WHAT THIS TASK INVOLVES -
Please output the section of the listing below that opens with the line containing "family: Cervidae" and closes with the line containing "label granularity: sequence-level", exactly and with nothing else.
----- ENTRIES PROVIDED
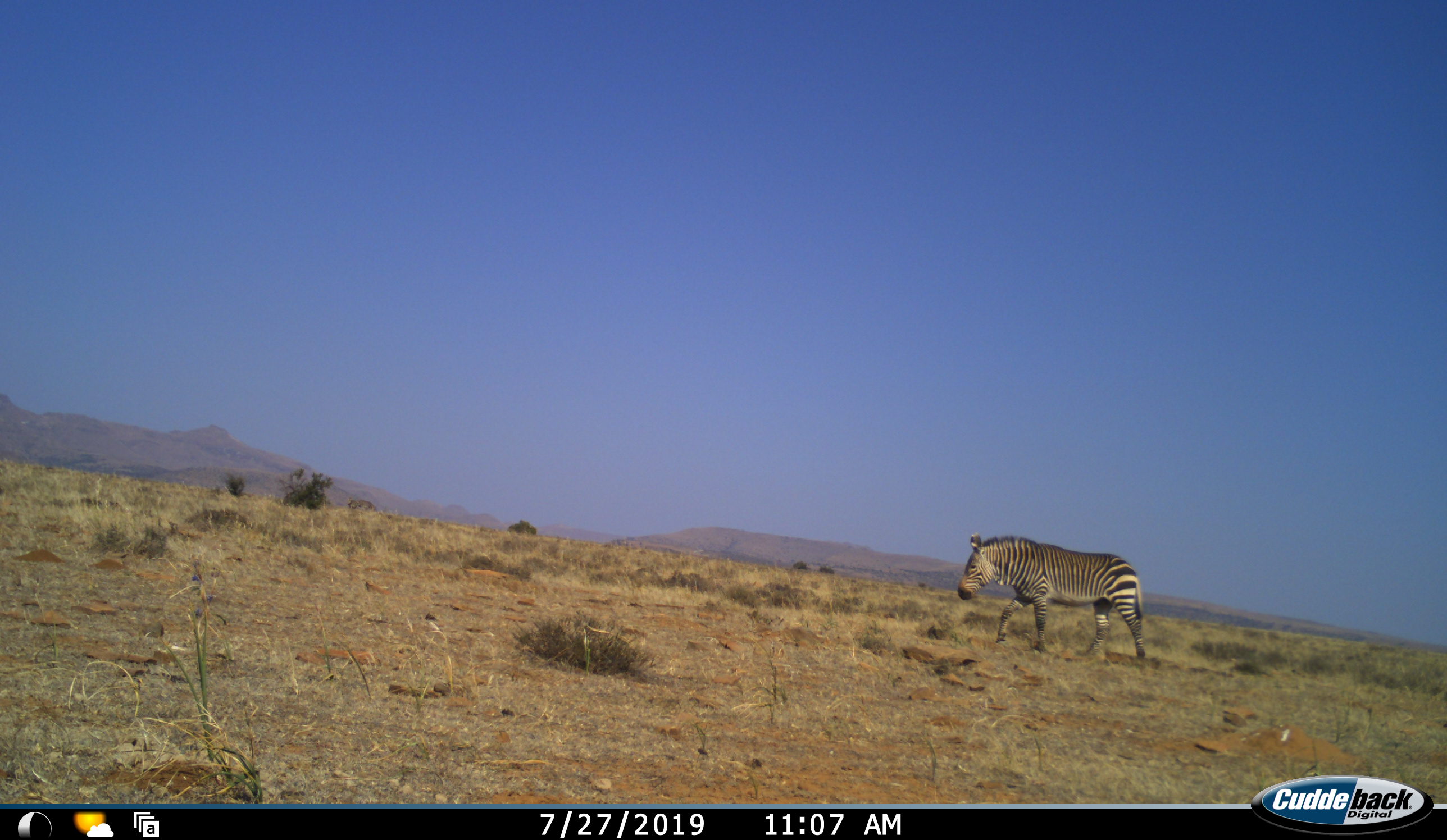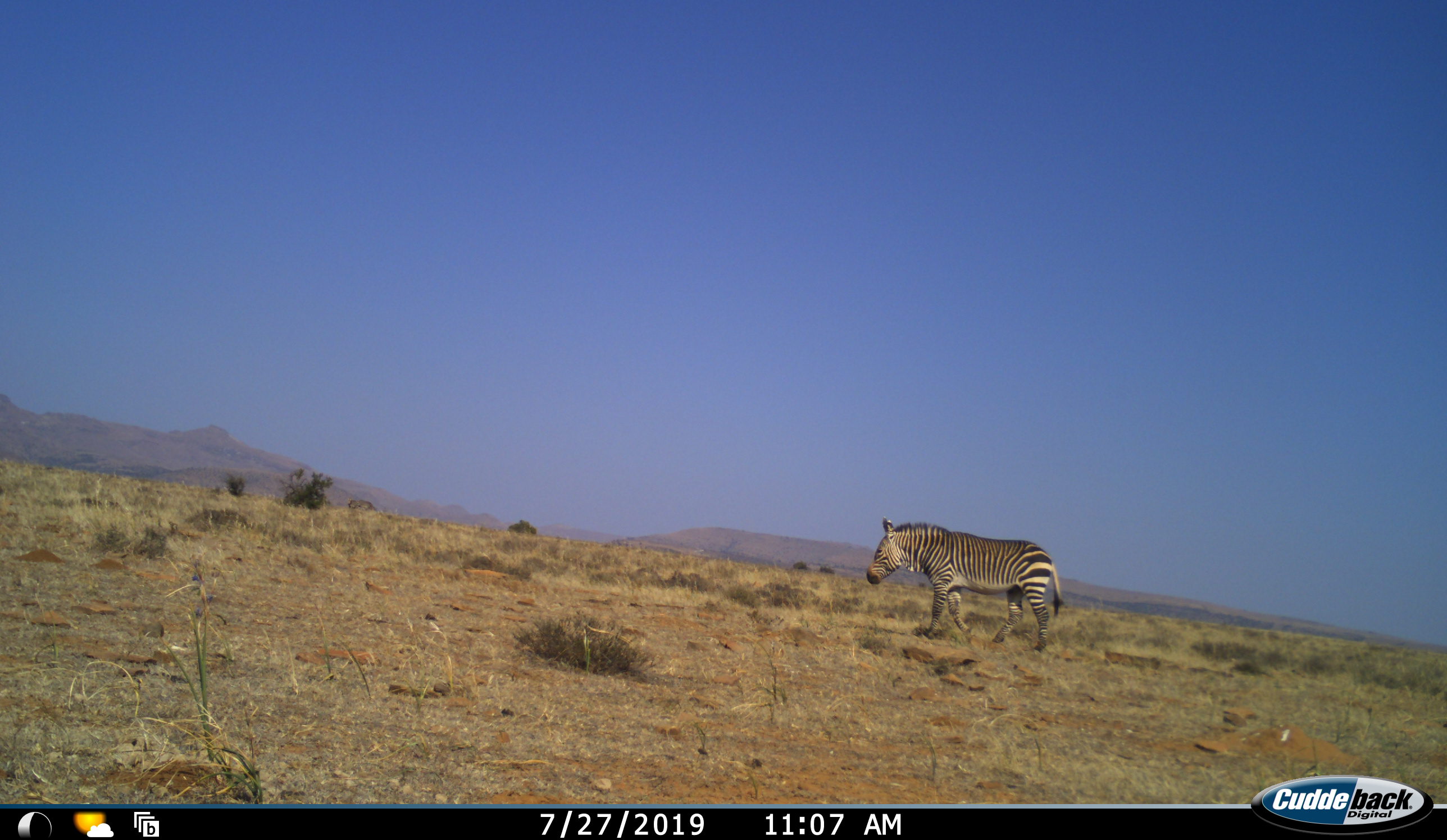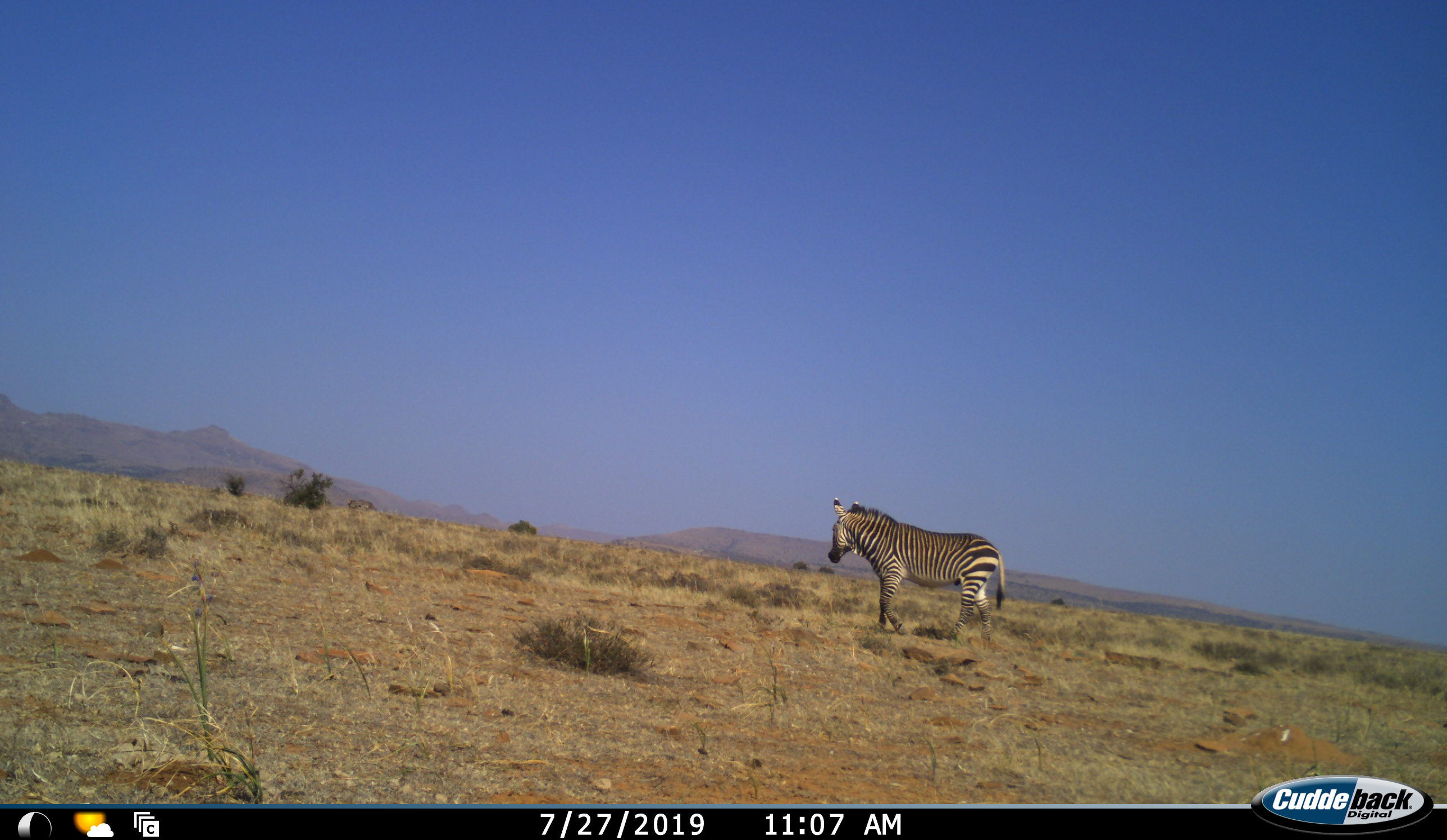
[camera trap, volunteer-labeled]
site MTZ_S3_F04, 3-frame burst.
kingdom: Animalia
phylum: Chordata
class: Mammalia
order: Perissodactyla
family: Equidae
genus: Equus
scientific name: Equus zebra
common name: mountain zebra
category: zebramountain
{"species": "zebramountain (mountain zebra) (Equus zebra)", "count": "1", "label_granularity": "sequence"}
----------
----- ENTRIES PROVIDED
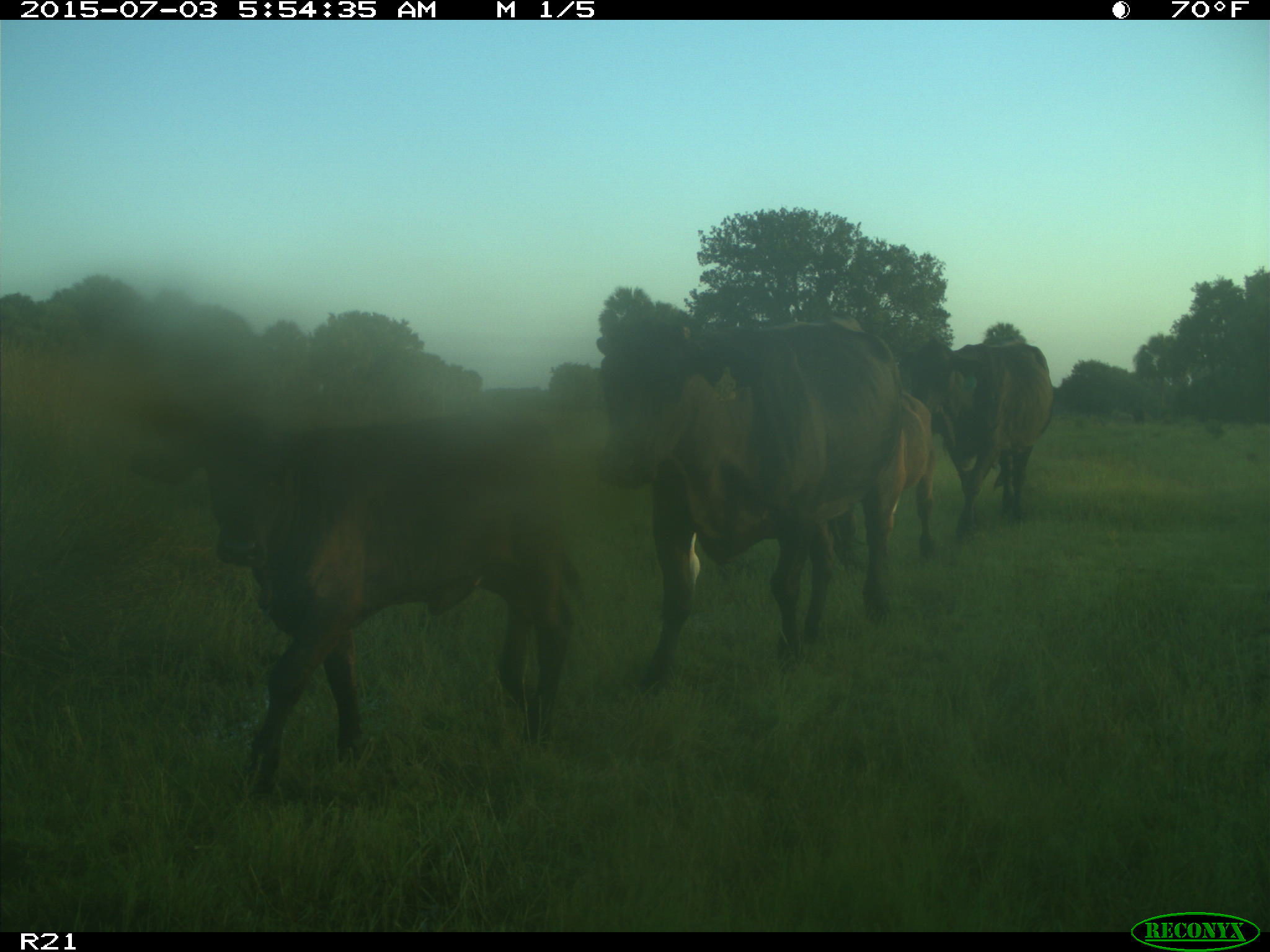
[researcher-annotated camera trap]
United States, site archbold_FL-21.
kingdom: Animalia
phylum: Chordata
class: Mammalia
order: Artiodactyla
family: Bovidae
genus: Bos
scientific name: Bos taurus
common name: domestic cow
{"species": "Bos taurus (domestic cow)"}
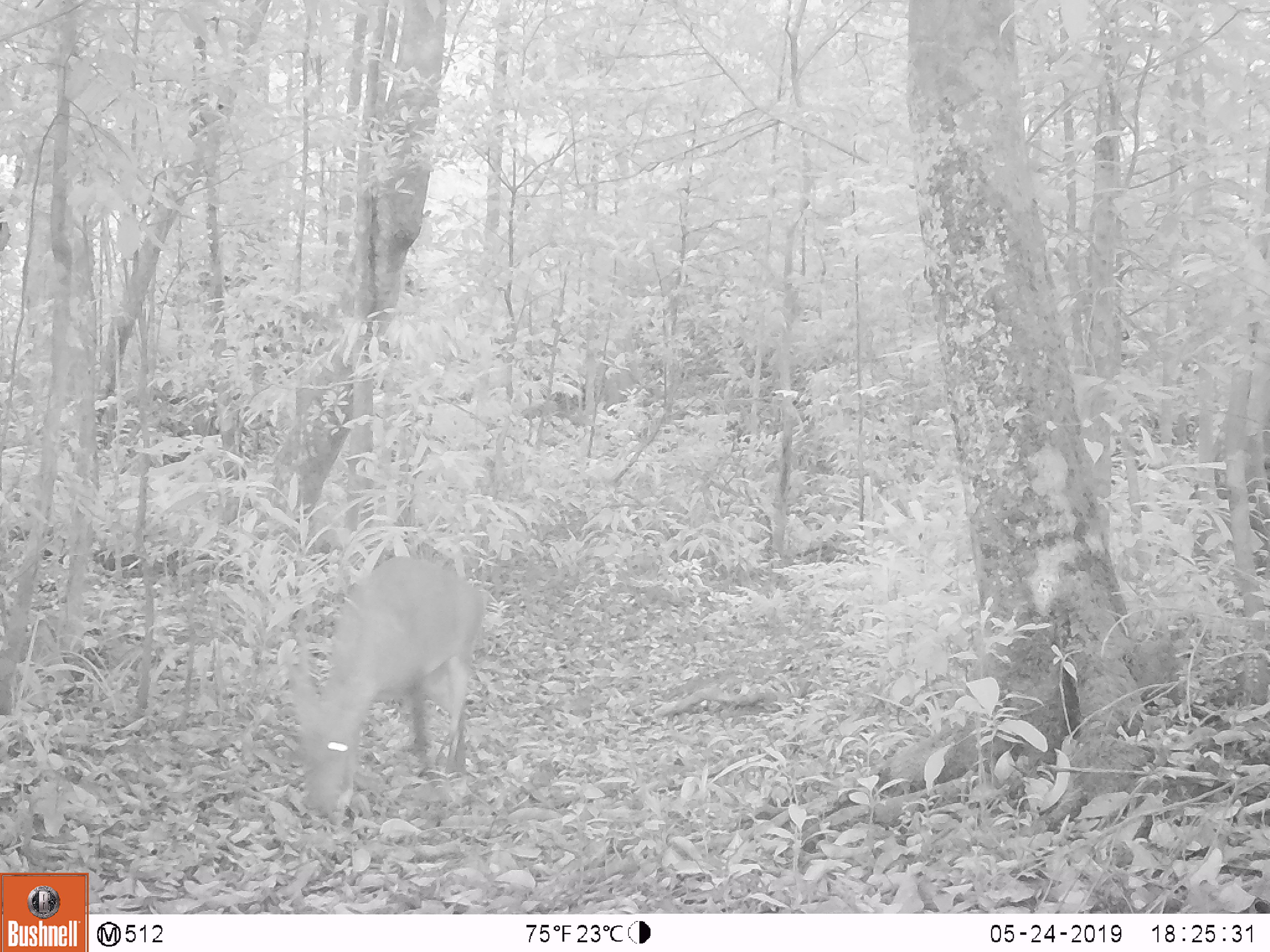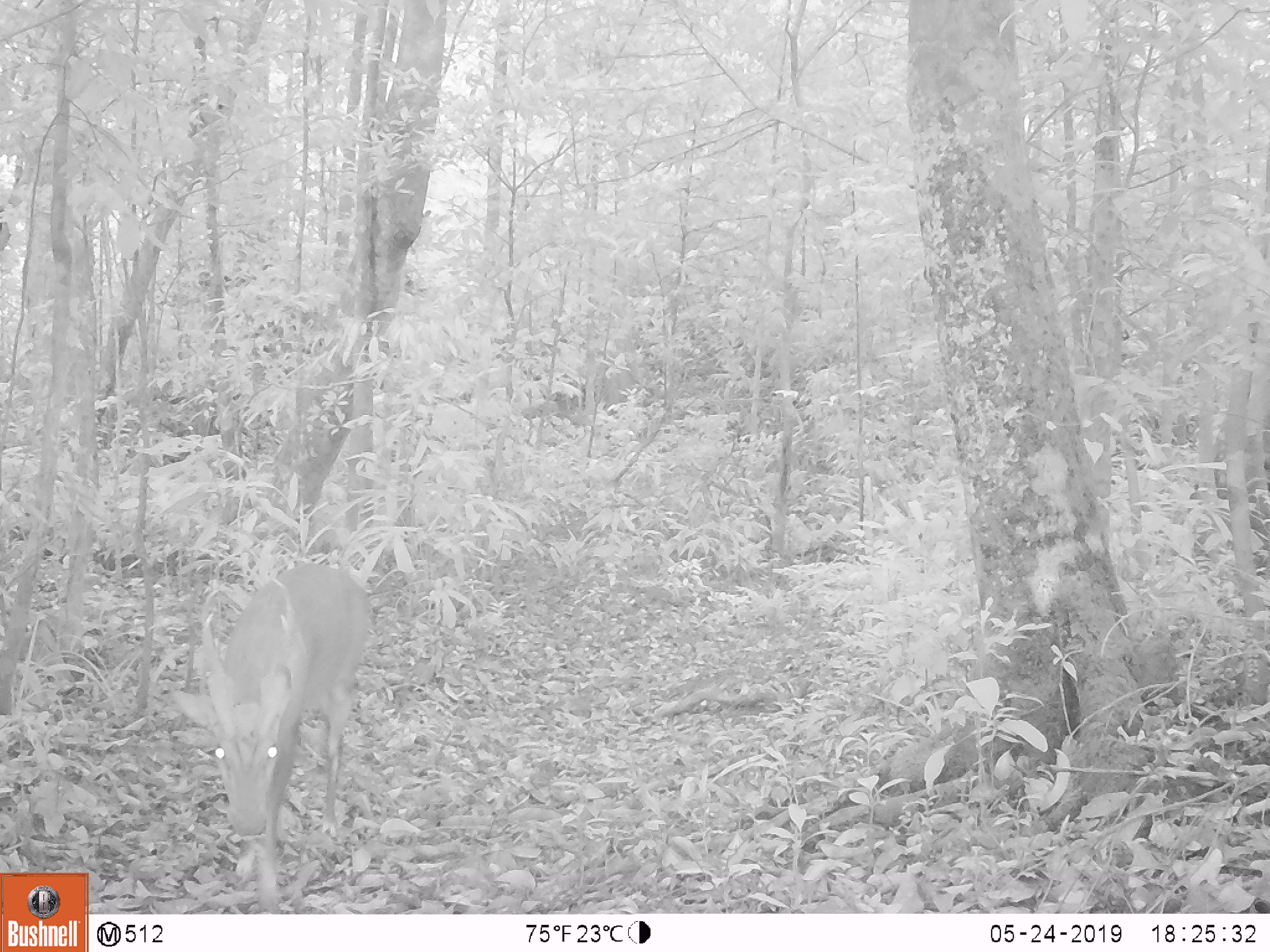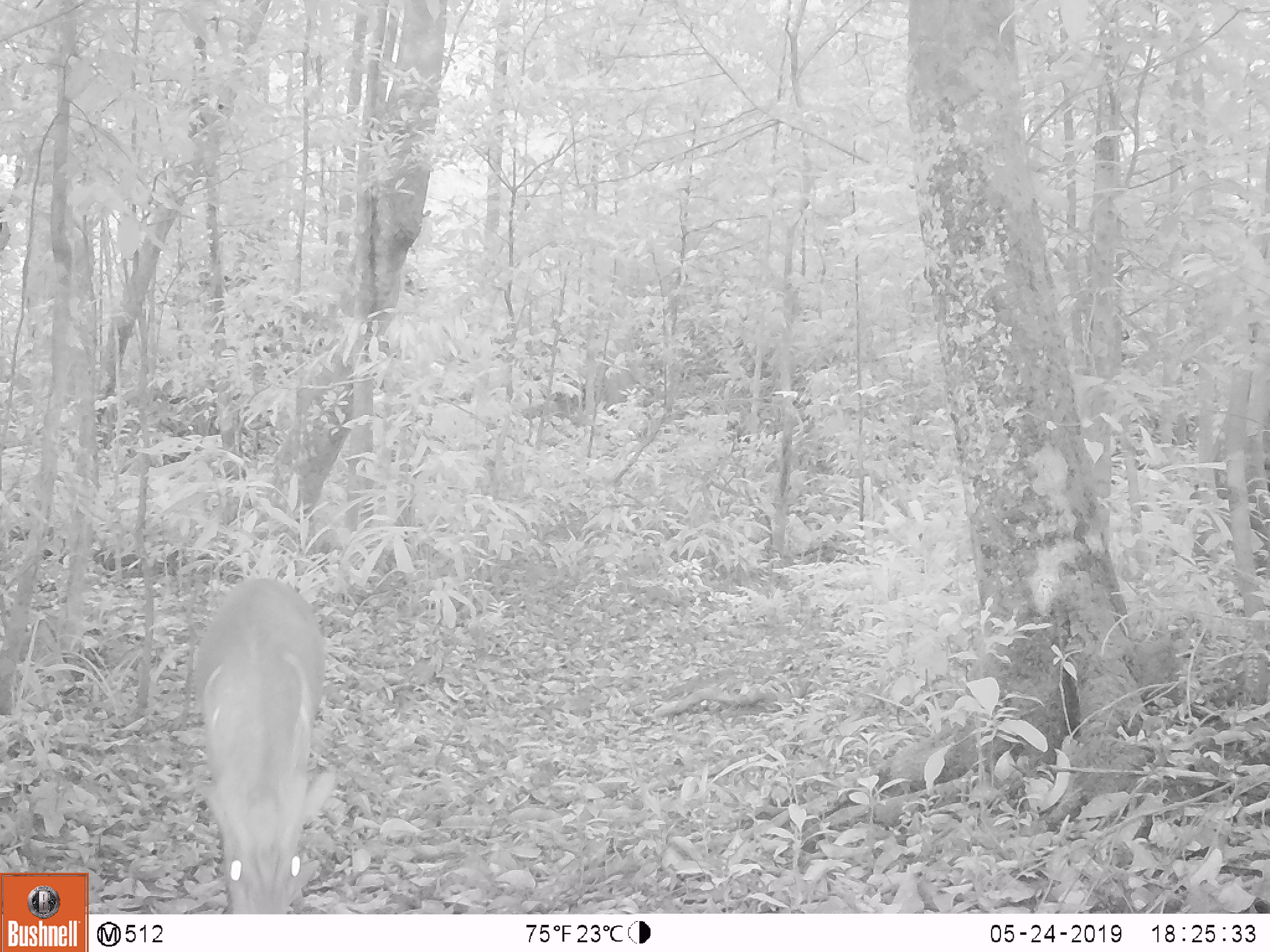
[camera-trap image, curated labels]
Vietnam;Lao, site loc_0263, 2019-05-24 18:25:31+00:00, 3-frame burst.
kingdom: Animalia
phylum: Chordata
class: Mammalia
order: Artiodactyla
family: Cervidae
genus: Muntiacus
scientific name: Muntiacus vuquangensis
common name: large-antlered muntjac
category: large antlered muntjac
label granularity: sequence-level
----------
ANSWER AREA -
family: Cervidae
genus: Muntiacus
scientific name: Muntiacus vuquangensis
common name: large-antlered muntjac
category: large antlered muntjac
label granularity: sequence-level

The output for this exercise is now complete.